All of the following are reasons for octopuses being " misfits" EXCEPT that they:

  1. exhibit higher intelligence than other molluscs.

  2. do not possess an outer protective shell.

  3. are consumed by humans and other animals.

  4. have several arms.

Option: 3
The answer to this question can be found only in the first paragraph or the second paragraph. We must look for the word ‘misfit’ and find the reasons behind those misfits. The one that is not the reason is the right answer. It is clearly given in the passage that most are shelled but octopuses are not. 2 goes out. They have higher cognition (higher implies that this too is an exception). 1 goes out because of this. The first paragraph also says that they are all arms, whereas others are shelled with a dorsal foot. Thus 4 also goes out. 3 is not an exception because there is no clarity whether this is a point of difference or similarity. The other three options are quite clear because they stand out as reasons behind octopuses being misfits.

Question: 2

Based on the passage, it can be inferred that camouflaging techniques in an octopus are most dissimilar to those in:

  1. polar bears

  2. cuttlefish

  3. squids

  4. sea snails

Option: 4
For this too we must go the part of the passage where ‘camouflaging’ has been discussed. The second last paragraph compares octopuses with squids and cuttlefish. So, both 2 and 3 go out. The last paragraph discusses polar bears with octopuses. With respect of camouflaging, there is no any comparison between sea snails and octopuses. 4 is the right answer.

Question: 3

Based on the passage, we can infer that all of the following statements, if true, would weaken the camouflaging adeptness of Cephalopods EXCEPT:

  1. the hydrostatic pressure at the depths at which Cephalopods reside renders radial muscle movements difficult.

  2. the number of chromatophores in Cephalopods is half the number of iridophores and leucophores.

  3. light reflects the colours red, green, and yellow at the depths at which Cephalopods reside.

  4. the temperature of water at the depths at which Cephalopods reside renders the transmission of neural signals difficult.

Option: 2
This could be a time-consuming question. We should find the option that is not weakening the camouflaging adeptness of Cephalopods. Three options are weakening and one is not. For option 1 we have to read the third paragraph, if radial muscle movement is difficult then the technique won’t work, weakening the whole process of camouflaging. 1 goes out. Iridophores is the second level of skin. It means the others are at the first level. But the impact of their numbers on the camouflaging process is not very clear. Thus 2 does nothing to the argument, it neither strengthens it nor weakens it. The passage says that red, brown, and yellow are reflected, the others are absorbed. It means even green is absorbed, but the option says that green is reflected. Thus, 3 weakens. If the transmission of neural signals is difficult, then the whole camouflaging process will not work. 2 is the best choice.

Question: 4

Which one of the following statements is not true about the camouflaging ability of Cephalopods?
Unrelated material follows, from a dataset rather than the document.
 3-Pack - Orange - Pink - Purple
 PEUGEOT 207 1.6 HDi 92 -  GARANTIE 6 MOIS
  1. Cephalopods can change their colour.

  2. Cephalopods can change their texture.

  3. Cephalopods can blend into the colour of their surroundings.
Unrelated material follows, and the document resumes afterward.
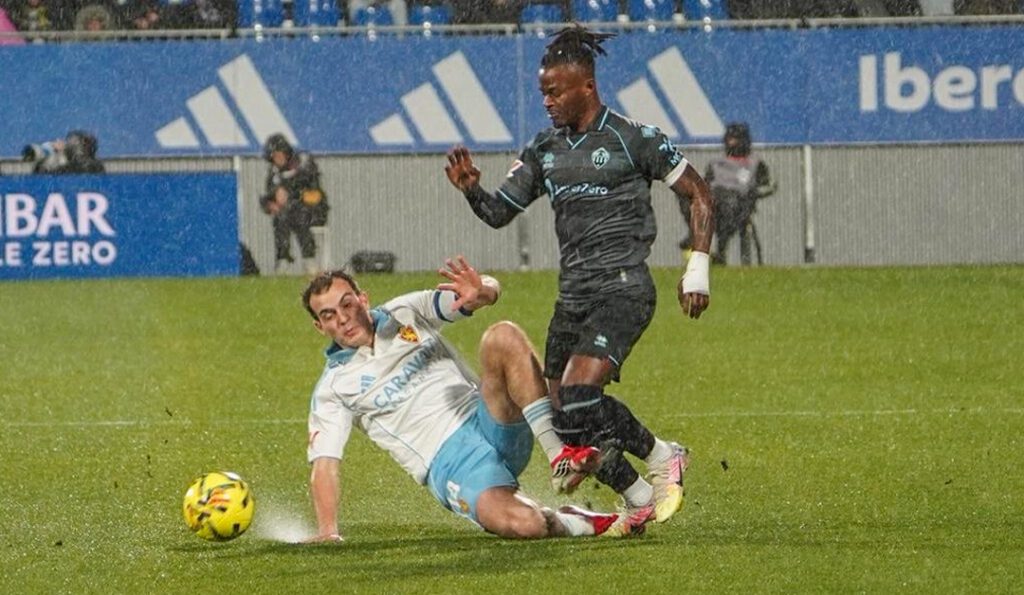 Real Zaragoza y CD Castellón empataron en la jornada 23 de LaLiga Hypermotion.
  4. Cephalopods can take on the colour of their predator.

Option: 4
The answer to this question could have been marked with little effort. We just have to find the word that we did not encounter anywhere else. There is nothing in the passage that talks about Cephalopods’ predators. Thus 4 becomes the right choice. The fact that camouflaging process is in place means 1, 2 and 3 are correct. 4 is not correct.